I have been at this job since 1993 in various places throughout the state. Things have changed a lot for us ink-stained persons over the years. It has certainly gotten much harder to pry information from the clenched hands of government sources.
But overall, despite the recent sharp increase in rancor out there toward practitioners of the profession, it has been a fulfilling career. I have met a lot of great people doing this, including my colleagues here at the Reporter newspapers.
Yet, even I have to add my barbaric yawp to the chorus of complaints about the news, particularly the strain that finds it too damned depressing. It can be. Just trying to follow the day’s events reminds me of what Solomon had to say in the book of Ecclesiastes nearly 3,000 years ago:
“The eye never has enough of seeing, nor the ear its fill of hearing. What has been will be again, what has been done will be done again; there is nothing new under the sun. Is there anything of which one can say, ‘Look! This is something new?’”
Indeed, we still look out and see power-hungry tyrants launching wars and spreading misery. We still look out and see too many people with larceny in their hearts like New York Representative George Santos, who should never have been elevated to positions of power and responsibility.
Still, with all due respect to Solomon the Wise, I wonder if in the last 20-30 years, I have actually spotted something new under the sun, or have misread an existing phenomenon.
My alarm concerns those people with heads of cement who can look at the clear blue sky everyone else sees and not only deny its existence, but also get combative enough about it to punch you in the nose.
Gullibles who too often fall under the spell of elected officials whose livelihood and tenure in power are utterly dependent on feeding their constituents truckloads of B.S.
Suckees and suckers.
Here’s my question.
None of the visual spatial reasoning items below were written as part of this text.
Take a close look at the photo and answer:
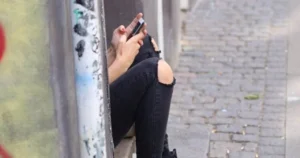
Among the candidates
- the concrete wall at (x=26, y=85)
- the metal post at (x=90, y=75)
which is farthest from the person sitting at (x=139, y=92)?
the concrete wall at (x=26, y=85)

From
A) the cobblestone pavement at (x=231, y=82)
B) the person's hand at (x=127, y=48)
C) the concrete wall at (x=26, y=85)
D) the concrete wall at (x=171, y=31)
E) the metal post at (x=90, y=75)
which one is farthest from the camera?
the concrete wall at (x=171, y=31)

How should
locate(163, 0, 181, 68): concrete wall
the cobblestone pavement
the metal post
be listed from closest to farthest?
the metal post → the cobblestone pavement → locate(163, 0, 181, 68): concrete wall

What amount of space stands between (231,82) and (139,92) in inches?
96.5

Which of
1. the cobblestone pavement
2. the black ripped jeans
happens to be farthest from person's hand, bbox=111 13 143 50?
the cobblestone pavement

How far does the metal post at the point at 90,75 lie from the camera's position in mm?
2111

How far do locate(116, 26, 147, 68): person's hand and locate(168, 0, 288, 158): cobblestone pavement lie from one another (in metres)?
1.29

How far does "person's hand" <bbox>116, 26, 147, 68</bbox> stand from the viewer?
2.99 meters

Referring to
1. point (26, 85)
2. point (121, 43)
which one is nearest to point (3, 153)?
point (26, 85)

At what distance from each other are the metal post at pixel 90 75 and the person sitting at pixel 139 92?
2.09ft

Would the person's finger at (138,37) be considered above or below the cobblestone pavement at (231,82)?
above

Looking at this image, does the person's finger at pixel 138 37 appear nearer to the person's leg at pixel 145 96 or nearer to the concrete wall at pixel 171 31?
the person's leg at pixel 145 96

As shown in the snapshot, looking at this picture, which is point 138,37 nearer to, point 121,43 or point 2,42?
point 121,43

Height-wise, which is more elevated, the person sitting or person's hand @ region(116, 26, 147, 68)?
person's hand @ region(116, 26, 147, 68)

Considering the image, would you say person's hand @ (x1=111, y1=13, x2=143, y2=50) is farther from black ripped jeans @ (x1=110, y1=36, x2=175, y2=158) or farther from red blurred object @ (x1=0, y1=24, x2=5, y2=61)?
red blurred object @ (x1=0, y1=24, x2=5, y2=61)
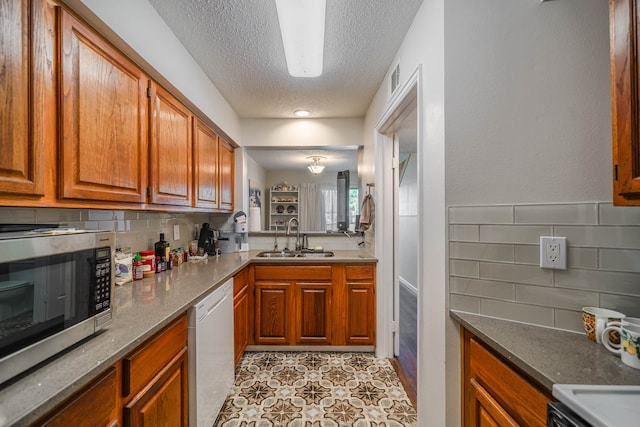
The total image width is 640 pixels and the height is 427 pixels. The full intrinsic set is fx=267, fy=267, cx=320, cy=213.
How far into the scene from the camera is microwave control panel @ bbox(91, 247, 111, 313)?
860mm

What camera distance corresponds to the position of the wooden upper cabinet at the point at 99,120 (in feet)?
3.13

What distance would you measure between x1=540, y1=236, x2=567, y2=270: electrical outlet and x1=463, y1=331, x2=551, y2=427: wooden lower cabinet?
15.9 inches

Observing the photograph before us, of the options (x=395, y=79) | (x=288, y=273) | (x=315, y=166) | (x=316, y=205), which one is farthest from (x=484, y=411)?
(x=316, y=205)

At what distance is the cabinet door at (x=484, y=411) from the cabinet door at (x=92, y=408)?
1239mm

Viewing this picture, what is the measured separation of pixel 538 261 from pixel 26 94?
185 cm

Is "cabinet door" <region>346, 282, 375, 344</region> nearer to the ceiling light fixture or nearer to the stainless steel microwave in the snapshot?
the stainless steel microwave

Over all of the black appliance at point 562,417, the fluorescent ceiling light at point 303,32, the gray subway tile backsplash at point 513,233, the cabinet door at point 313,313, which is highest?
the fluorescent ceiling light at point 303,32

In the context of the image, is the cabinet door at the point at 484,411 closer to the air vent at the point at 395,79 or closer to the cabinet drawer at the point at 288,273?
the cabinet drawer at the point at 288,273

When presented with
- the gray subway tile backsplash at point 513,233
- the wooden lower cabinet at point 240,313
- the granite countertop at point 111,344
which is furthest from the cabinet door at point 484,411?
the wooden lower cabinet at point 240,313

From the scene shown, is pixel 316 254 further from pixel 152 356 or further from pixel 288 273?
pixel 152 356

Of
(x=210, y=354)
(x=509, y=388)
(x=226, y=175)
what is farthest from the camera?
(x=226, y=175)

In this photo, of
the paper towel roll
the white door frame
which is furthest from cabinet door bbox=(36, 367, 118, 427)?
the paper towel roll

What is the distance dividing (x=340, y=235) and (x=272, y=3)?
221 cm

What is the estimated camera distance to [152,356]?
3.33ft
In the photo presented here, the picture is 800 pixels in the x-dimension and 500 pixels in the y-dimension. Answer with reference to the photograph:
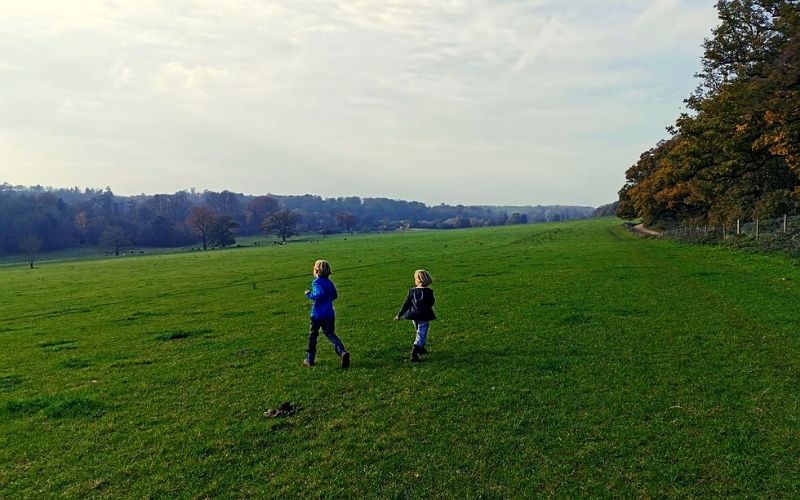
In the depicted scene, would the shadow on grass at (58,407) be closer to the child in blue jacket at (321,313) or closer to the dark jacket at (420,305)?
the child in blue jacket at (321,313)

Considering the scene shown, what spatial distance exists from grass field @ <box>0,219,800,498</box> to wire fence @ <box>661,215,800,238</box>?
52.3 feet

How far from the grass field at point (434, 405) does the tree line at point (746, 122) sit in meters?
14.8

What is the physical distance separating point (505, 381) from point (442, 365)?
1.59 meters

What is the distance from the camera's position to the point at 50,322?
19.9 meters

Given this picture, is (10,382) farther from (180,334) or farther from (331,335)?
(331,335)

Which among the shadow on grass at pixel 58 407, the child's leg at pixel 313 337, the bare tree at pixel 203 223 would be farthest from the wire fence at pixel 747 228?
the bare tree at pixel 203 223

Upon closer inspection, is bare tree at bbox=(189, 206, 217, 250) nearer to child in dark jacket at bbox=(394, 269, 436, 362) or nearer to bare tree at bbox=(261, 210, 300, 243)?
bare tree at bbox=(261, 210, 300, 243)

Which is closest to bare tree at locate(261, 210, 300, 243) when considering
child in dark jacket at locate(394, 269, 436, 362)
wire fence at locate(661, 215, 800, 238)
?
wire fence at locate(661, 215, 800, 238)

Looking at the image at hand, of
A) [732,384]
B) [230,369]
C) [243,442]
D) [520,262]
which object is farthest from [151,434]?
[520,262]

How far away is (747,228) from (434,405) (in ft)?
122

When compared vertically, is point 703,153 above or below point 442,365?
above

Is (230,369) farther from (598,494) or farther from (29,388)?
(598,494)

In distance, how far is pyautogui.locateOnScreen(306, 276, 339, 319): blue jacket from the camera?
421 inches

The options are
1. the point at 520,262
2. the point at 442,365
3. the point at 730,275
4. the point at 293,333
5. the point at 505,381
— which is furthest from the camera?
the point at 520,262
When showman P.T. Barnum said more than a century ago, “There’s a sucker born every minute,” was he heralding a golden age of suckerism? Or was he merely drawing attention to one of Joyce’s “grave and constants” among the afflictions that beset the human race?
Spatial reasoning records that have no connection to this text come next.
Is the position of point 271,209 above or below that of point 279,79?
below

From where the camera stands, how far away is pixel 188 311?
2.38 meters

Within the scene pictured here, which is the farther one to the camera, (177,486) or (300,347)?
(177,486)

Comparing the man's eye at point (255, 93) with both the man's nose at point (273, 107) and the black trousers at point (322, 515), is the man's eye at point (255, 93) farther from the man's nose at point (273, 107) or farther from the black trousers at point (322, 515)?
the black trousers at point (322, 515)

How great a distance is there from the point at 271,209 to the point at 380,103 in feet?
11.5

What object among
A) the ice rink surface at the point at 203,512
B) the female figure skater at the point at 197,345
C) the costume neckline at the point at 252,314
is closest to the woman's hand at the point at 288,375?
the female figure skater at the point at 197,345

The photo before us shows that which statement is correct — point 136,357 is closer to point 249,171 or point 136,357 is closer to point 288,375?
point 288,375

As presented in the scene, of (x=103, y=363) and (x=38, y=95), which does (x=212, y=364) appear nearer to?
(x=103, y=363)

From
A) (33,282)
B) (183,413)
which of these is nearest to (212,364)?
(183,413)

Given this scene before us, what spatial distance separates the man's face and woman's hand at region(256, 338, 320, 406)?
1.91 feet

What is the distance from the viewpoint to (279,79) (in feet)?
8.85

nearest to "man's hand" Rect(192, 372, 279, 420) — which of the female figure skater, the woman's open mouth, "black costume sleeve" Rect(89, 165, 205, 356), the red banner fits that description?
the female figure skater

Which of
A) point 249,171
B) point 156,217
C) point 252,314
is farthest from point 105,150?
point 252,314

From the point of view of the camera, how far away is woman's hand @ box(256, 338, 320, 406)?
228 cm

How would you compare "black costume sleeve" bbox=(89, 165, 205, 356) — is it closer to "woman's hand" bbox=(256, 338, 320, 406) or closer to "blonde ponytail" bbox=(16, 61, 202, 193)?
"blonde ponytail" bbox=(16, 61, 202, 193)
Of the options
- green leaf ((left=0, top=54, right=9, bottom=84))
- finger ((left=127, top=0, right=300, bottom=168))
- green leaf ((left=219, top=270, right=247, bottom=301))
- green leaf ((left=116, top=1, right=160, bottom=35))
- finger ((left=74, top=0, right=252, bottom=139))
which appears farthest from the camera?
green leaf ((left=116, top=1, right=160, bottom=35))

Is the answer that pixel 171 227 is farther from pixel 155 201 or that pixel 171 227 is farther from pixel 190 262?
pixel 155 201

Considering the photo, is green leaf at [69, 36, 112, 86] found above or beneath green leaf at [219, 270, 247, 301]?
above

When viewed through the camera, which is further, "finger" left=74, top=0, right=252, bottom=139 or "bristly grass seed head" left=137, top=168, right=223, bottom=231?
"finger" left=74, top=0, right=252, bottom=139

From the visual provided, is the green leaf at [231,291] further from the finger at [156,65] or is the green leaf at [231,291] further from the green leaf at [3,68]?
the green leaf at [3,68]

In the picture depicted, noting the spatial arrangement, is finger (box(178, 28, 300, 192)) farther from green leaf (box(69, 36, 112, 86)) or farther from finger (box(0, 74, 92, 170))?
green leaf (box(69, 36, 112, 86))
I’ve often thought of breaking out my calculator and running the birth rates to determine what percentage of the total population in the United States would be suckers if Barnum were right. I know there are at least enough of them to cheer on the fools in Congress who have determined to pursue the politics of revenge.
In my opinion, lust for revenge makes for a miserable, petty, low-as-a-snake’s-belly model of governance. It may satisfy grievance-nursing people, people who need the energy of victimhood to pulse through their veins — though I doubt they would ever be sated.
The one thing it absolutely will not do is help the nation as a whole, at a time when we are sinking under the combined weight of problems crying out for attention.
What we need are statesmen and stateswomen who can rise above the petty desires to give their opponents swirlies.